**Information shown:**
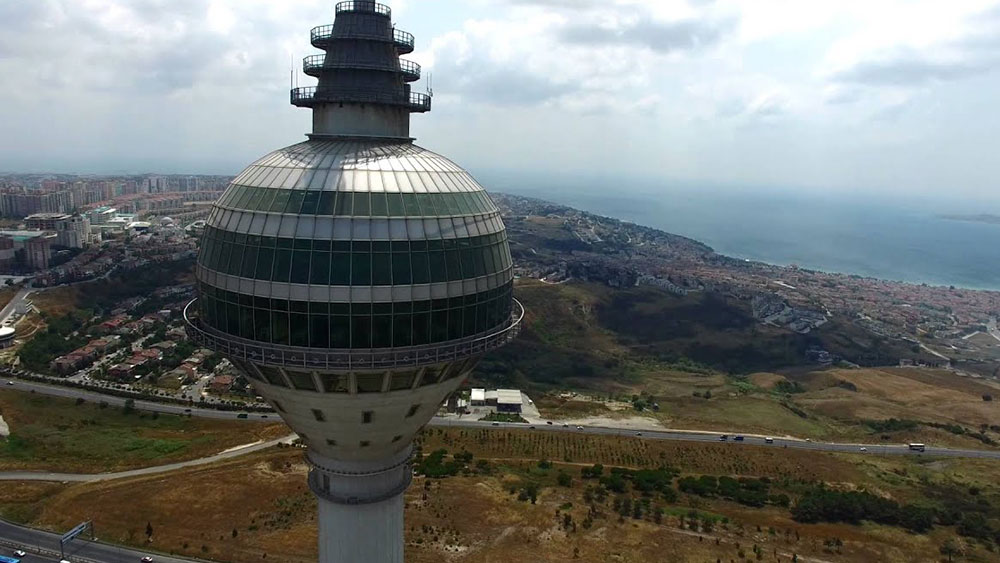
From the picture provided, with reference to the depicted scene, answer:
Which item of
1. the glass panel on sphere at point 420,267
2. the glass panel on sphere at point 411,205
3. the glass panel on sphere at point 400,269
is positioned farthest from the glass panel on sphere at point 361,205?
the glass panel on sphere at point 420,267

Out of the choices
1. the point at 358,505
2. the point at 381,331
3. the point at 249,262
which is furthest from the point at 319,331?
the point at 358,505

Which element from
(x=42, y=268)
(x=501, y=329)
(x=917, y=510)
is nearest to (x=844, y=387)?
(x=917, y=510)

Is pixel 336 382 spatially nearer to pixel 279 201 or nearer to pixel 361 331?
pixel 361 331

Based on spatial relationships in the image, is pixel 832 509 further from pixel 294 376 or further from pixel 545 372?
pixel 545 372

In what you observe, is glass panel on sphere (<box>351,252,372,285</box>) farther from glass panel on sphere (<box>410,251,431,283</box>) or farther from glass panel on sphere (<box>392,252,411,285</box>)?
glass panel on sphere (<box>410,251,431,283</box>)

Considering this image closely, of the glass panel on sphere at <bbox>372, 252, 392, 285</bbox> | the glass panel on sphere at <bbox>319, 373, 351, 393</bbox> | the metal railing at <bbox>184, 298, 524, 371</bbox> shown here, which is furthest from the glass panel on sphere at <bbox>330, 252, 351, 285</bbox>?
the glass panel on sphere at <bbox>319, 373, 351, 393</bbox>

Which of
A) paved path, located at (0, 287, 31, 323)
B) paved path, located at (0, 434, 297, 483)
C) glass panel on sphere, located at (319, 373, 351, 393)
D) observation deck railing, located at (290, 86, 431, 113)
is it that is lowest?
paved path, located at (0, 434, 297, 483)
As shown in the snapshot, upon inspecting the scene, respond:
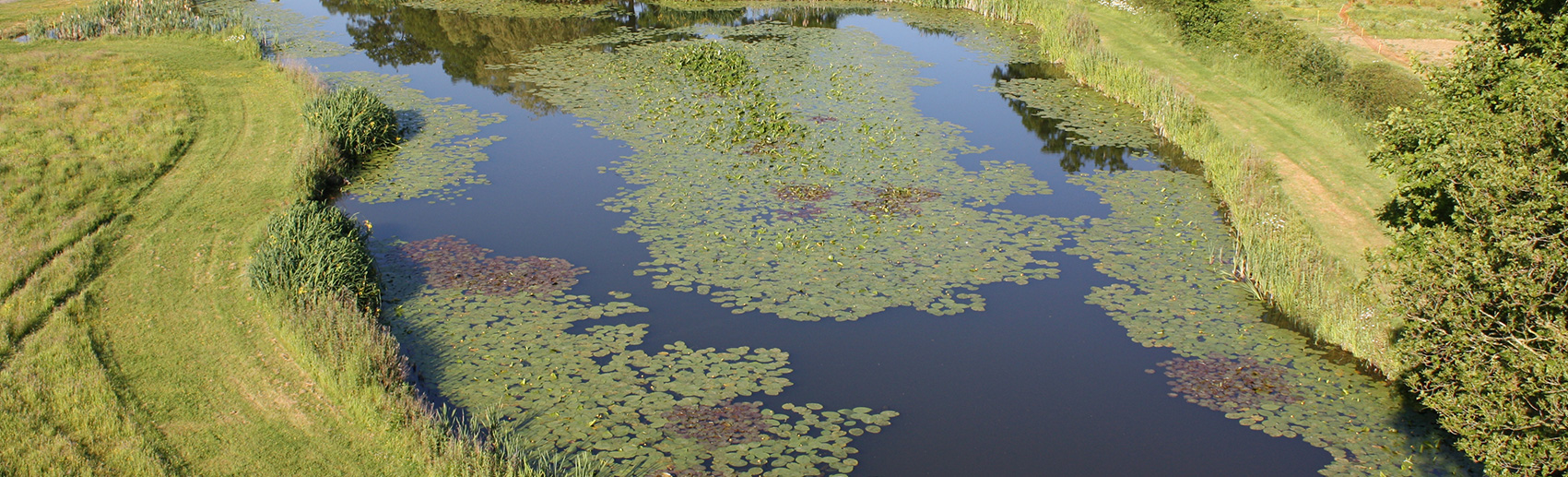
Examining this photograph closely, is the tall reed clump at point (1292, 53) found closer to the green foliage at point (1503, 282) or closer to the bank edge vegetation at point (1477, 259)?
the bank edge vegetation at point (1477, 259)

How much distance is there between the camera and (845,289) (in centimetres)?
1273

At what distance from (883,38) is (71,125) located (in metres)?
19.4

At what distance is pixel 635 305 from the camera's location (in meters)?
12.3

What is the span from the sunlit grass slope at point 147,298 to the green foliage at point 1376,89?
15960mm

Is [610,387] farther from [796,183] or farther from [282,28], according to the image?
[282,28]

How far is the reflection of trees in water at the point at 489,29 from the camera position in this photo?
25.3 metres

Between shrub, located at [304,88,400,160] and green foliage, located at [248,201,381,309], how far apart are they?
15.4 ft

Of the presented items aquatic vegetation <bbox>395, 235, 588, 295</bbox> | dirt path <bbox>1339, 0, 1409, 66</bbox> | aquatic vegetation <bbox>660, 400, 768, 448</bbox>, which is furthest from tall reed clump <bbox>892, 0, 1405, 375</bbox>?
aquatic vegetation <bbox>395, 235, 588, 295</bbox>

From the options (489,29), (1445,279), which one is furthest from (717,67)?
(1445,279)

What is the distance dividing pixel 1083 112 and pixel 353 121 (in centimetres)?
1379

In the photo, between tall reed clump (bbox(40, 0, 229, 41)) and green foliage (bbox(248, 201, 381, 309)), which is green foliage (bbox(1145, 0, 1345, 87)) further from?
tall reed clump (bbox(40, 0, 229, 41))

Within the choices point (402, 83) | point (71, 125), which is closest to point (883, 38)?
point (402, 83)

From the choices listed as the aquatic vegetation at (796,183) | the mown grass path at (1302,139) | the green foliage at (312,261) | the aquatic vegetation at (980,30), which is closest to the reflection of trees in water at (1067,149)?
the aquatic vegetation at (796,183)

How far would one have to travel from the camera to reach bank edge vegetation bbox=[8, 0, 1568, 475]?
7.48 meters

--

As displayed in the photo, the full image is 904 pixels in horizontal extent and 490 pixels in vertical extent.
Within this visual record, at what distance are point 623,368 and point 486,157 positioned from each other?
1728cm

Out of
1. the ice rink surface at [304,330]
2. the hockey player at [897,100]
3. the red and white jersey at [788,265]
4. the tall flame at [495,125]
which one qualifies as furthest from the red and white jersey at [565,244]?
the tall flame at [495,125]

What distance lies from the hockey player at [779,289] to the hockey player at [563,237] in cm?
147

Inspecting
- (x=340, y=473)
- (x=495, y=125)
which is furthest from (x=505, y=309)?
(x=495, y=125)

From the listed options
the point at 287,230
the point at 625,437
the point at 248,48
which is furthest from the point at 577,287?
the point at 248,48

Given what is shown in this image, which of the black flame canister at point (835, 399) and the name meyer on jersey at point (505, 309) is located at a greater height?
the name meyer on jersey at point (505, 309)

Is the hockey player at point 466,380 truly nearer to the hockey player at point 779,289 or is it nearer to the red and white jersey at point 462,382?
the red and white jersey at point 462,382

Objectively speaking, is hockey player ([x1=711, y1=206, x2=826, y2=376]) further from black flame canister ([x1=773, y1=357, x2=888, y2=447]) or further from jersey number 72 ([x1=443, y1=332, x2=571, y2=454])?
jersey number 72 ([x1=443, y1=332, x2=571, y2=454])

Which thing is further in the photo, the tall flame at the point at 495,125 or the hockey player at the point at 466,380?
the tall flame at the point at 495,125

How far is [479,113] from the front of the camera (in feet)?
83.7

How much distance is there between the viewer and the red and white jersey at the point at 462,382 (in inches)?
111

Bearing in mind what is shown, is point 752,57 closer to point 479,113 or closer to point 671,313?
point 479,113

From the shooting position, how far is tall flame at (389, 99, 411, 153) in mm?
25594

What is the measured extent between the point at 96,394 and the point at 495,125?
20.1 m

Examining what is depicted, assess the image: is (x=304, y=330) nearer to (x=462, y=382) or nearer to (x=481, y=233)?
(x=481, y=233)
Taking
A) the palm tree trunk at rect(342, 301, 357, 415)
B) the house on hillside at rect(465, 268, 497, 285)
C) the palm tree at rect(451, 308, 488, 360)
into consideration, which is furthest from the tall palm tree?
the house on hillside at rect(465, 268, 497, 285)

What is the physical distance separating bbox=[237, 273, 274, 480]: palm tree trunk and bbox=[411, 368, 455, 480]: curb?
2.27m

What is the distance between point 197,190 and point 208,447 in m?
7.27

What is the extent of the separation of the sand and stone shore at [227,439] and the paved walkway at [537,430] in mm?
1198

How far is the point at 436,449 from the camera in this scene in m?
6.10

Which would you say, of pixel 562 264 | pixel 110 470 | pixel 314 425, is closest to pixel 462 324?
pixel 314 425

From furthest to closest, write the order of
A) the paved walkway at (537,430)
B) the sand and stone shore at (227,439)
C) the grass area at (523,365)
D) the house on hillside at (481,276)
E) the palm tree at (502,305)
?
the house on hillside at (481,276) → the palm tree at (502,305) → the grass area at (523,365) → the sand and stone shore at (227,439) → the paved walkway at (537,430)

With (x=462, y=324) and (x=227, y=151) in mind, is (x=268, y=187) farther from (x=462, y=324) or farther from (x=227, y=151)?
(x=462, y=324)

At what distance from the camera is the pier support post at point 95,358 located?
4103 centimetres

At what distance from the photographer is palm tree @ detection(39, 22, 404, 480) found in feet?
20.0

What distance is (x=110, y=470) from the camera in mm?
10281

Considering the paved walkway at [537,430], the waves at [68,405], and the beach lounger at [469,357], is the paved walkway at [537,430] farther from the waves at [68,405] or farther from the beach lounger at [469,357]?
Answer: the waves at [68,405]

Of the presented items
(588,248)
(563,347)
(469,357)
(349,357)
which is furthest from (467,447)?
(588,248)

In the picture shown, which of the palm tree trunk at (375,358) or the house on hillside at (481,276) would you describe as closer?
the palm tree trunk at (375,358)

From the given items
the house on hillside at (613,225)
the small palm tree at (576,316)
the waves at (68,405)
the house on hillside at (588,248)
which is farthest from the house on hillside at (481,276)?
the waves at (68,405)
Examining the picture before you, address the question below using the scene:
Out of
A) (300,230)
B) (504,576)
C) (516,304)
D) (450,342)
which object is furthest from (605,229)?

---

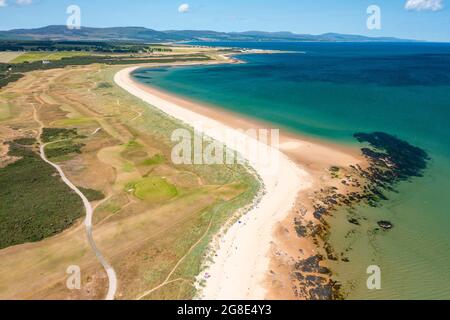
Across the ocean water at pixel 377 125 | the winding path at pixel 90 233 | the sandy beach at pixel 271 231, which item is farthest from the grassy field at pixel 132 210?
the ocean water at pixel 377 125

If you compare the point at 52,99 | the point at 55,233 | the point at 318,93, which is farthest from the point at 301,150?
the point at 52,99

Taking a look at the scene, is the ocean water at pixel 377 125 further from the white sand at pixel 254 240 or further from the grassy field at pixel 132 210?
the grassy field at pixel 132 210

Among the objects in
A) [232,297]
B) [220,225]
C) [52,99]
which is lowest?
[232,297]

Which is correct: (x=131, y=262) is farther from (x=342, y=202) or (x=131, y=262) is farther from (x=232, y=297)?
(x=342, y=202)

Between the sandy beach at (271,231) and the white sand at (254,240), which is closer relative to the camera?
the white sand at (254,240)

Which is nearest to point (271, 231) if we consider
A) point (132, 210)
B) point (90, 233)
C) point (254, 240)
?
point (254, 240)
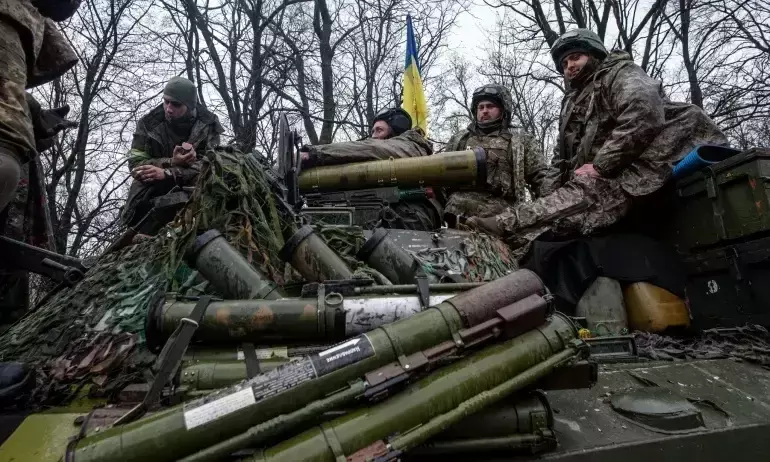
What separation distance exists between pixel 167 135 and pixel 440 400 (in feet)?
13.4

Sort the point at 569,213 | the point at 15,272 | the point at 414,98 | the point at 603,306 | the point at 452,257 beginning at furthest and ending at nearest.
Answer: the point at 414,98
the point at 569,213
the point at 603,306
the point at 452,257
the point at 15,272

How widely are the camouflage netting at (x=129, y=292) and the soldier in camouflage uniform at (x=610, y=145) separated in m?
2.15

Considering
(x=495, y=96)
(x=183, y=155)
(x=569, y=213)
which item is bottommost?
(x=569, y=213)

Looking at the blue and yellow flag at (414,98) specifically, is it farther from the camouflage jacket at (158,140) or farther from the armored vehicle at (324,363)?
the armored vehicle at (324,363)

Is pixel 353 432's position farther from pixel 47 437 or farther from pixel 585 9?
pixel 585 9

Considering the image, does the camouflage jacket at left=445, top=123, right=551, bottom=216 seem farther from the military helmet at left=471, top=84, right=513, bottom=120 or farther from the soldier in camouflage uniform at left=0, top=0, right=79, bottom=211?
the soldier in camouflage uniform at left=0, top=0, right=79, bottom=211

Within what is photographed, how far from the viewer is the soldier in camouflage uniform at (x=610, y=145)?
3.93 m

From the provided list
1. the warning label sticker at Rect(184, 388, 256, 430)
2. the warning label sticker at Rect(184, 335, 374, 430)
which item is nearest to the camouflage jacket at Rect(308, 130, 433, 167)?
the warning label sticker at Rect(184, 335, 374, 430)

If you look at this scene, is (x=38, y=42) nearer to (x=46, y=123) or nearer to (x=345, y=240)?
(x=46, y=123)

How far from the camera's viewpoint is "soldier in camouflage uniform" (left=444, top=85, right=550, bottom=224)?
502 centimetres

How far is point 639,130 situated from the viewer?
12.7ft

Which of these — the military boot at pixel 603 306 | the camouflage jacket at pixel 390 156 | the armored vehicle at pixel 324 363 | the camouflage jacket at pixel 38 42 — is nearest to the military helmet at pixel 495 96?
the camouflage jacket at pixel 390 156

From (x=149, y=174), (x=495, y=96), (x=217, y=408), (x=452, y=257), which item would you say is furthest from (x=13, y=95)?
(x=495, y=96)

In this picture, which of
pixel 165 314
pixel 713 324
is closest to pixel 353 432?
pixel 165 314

**Task objective:** Rewrite the lines from the one containing "From the choices" through the one containing "7.48 meters", inclusive, replacing "camera" with "observer" and leaving everything else in them unchanged.

**Response to the exercise:**
From the choices listed as the aquatic vegetation at (796,183) | the mown grass path at (1302,139) | the green foliage at (312,261) | the aquatic vegetation at (980,30), which is closest to the reflection of trees in water at (1067,149)?
the aquatic vegetation at (796,183)

How far would one have to travel from the observer to reach bank edge vegetation bbox=[8, 0, 1568, 475]?
7.48 meters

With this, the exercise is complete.